Così ricominciò da capo: stavolta, a parte certi momenti di commozione, non perse il controllo. Quando arrivò al punto in cui Michael distruggeva l’unica lettera di Hugo, stavolta il rancore nei confronti di Michael prevalse sul cordoglio. Dopo quella seduta si sentì alleggerita e sommamente grata al dottor Schmidt, che considerava ormai l’uomo più intelligente, saggio e buono che si potesse incontrare.
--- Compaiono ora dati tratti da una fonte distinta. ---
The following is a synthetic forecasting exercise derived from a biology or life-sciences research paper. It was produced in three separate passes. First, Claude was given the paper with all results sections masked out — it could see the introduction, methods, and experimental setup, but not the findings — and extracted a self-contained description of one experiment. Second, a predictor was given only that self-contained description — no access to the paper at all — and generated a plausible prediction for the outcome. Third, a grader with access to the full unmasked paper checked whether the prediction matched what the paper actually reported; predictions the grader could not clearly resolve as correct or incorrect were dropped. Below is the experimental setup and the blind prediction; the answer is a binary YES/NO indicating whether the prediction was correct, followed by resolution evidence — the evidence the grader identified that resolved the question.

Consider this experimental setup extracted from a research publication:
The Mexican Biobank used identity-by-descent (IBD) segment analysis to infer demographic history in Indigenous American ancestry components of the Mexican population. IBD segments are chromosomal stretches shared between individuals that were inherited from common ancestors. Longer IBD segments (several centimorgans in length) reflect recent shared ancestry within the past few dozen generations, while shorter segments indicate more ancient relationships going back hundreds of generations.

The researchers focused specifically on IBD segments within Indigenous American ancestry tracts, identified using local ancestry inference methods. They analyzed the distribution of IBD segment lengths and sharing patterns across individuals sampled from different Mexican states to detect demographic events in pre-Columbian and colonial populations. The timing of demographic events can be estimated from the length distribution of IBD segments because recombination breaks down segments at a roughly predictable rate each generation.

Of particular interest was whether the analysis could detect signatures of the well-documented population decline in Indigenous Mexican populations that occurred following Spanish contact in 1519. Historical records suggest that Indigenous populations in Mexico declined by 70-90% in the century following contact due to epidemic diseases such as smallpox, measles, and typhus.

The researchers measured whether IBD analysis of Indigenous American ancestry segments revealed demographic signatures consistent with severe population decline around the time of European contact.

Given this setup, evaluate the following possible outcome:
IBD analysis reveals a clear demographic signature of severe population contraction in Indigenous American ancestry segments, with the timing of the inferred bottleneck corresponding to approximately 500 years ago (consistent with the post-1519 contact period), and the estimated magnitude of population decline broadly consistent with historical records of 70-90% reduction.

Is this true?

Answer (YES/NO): NO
Era straordinario avere qualcuno a cui poter dire ogni cosa, in cui poter riporre una fiducia incondizionata. Ormai sapeva di lei cose che, prima, non si sarebbe mai sognata di condividere con nessuno. Il fatto che non le era mai piaciuto andare a letto con Michael, per esempio. «E con Rory?», le aveva chiesto lui. «Nemmeno con lui», aveva risposto. «La maggior parte delle persone non sono così, vero? Così come me».
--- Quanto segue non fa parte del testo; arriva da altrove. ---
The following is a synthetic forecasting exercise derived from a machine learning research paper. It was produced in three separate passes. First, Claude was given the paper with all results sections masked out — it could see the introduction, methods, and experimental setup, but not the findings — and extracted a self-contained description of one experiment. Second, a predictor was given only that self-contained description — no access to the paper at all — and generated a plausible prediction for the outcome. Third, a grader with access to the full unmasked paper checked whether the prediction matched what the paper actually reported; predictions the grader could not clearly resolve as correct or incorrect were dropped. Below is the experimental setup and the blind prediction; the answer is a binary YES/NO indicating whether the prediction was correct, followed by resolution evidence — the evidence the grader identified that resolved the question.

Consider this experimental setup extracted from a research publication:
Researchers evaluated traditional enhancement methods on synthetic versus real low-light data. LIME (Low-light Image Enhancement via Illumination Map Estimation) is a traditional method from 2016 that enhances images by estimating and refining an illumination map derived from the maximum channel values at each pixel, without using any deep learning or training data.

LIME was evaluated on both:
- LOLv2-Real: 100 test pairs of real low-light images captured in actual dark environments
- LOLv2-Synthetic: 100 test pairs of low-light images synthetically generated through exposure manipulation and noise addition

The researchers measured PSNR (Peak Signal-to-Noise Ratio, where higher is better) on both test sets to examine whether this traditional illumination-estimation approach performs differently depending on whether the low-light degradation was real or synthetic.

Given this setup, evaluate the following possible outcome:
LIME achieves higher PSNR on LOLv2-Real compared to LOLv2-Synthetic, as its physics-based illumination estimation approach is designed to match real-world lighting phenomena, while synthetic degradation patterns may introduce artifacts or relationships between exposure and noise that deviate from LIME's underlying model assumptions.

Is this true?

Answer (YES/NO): NO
«Quando dice “la maggior parte delle persone”, sottintende che lei dovrebbe fare parte di questa maggioranza. Perché lo dà per scontato?».

«Penso che così sia più facile adattarsi».

«Ach so! Ma certe volte noi non siamo come le altre persone. Dunque?».

«Non lo so. Mi sembra che continui a farmi domande di cui conosce perfettamente la risposta. Non capisco perché».

Lui la guardò senza rispondere. La pelle sotto gli occhi scuri somigliava a buccia d’uva nera, pensò. «No, invece lo so. È perché vuole che sia io a dare le risposte».

Poi un giorno, prima della seduta, gli annunciò che sarebbe partita per New York. Per alcune settimane, credeva, non lo sapeva di preciso. Lui non replicò: pareva come assente. Alla fine della seduta le chiese di cambiare l’orario delle successive. Sarebbe stato un problema per lei venire alle cinque invece che alle tre? Per lei era indifferente. Ormai aveva imparato a capire quando la seduta finiva, perché suonava il campanello, lui si alzava ad aprire e ad accompagnare il paziente successivo nella saletta e poi tornava per congedarla. Non aveva mai incontrato nessuno degli altri pazienti.

Ma all’appuntamento successivo vide che il dottore portava un completo diverso, col cravattino, e che il tavolo che solitamente stava in mezzo a loro era stato spostato e ricoperto con una tovaglia ricamata a colori; sopra c’erano due fette di torta e due bicchieri di vino.

«Ha ospiti stasera?», gli domandò, lieta di constatare dei segni di una sua normale vita sociale.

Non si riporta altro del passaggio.